PROMPT: Please continue the forum post about replacing a slow NumPy loop over dataset blocks with vectorized code, starting right after its last line.

What I need to do in the code is loop through all the blocks in the dataset and return a scalar number for each block after some computation, then sum up all the scalars, and store it in a variable called cost. Problem is that the looping implementation is very slow, so I'm trying to do it vectorized if possible. This is my current code. Is it possible to do this without for loops in numpy?
IDX1 = 0
IDX2 = 1
# get unique indices
idx1s = np.arange(len(np.unique(data[:,IDX1])))
idx2s = np.arange(len(np.unique(data[:,IDX2])))
# initialize global sum variable to 0
cost = 0
for i1 in idx1s:
for i2 in idx2:
# for each block in the dataset
mask = np.nonzero((data[:,IDX1] == i1) & (data[:,IDX2] == i2))
# get variables for that block
curr_X = X[mask,:]
curr_y = y[mask]
curr_W = W[:,i2,i1]
# calculate a scalar
pred = np.dot(curr_X,curr_W)

DATA SEGMENT:
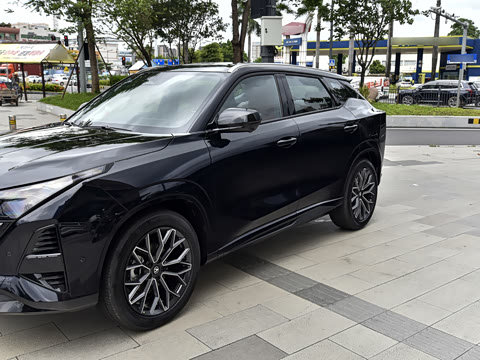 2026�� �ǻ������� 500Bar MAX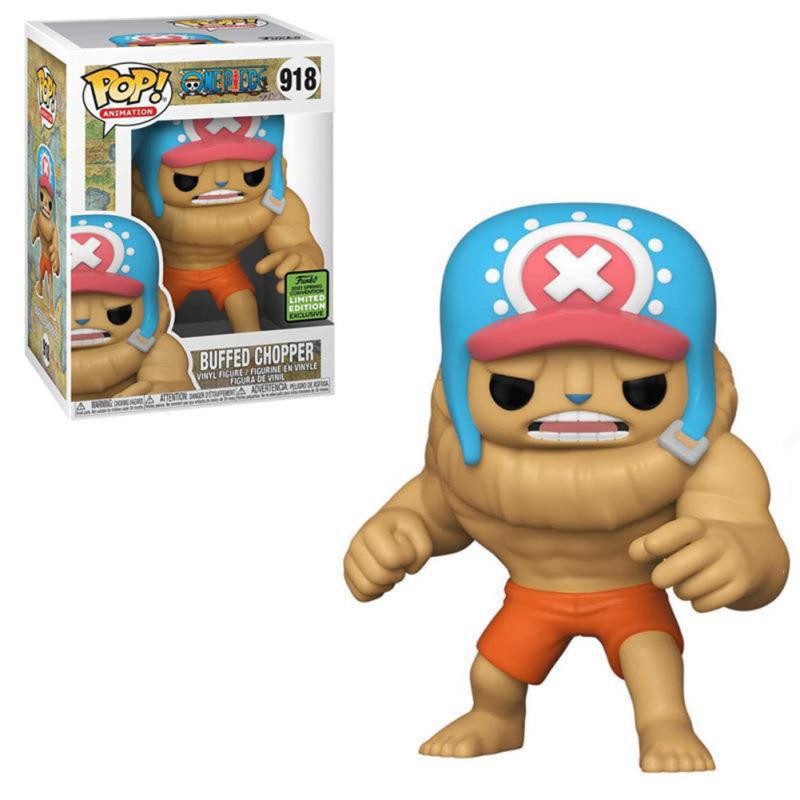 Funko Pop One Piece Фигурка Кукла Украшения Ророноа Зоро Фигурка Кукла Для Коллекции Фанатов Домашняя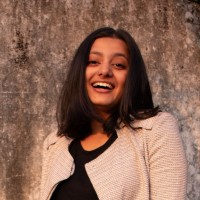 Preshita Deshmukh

ANSWER FOR THIS EXERCISE:
sigm = 1.0 / (1.0 + np.exp(-pred))
loss = np.sum((sigm- (0.5)) * curr_y)
# add result to global cost
cost += loss
Here is some sample data
data = np.array([[0,0,5,5,7],
[0,0,5,5,7],
[0,1,5,5,7],
[0,1,5,5,7],
[1,0,5,5,7],
[1,1,5,5,7]])
W = np.zeros((2,2,2))
idx1 = data[:,0]
idx2 = data[:,1]
X = data[:,2:-1]
y = data[:,-1]
That W was tricky... Actually, your blocks are pretty irrelevant, apart from getting the right slice of W to do the np.dot with the corresponding X, so I went the easy route of creating an aligned_W array as follows:
aligned_W = W[:, idx2, idx1]
This is an array of shape (2, rows) where rows is the number of rows of your data set. You can now proceed to do your whole calculation without any for loops as:
from numpy.core.umath_tests import inner1d
pred = inner1d(X, aligned_W.T)
sigm = 1.0 / (1.0 + np.exp(-pred))
loss = (sigm - 0.5) * curr_y
cost = np.sum(loss)
My guess is the major reason your code is slow is the following line:
mask = np.nonzero((data[:,IDX1] == i1) & (data[:,IDX2] == i2))
Because you repeatedly scan your input arrays for small number of rows of interest. So you need to do the following:
ni1 = len(np.unique(data[:,IDX1]))
ni2 = len(np.unique(data[:,IDX2]))
idx1s = np.arange(ni1)
idx2s = np.arange(ni2)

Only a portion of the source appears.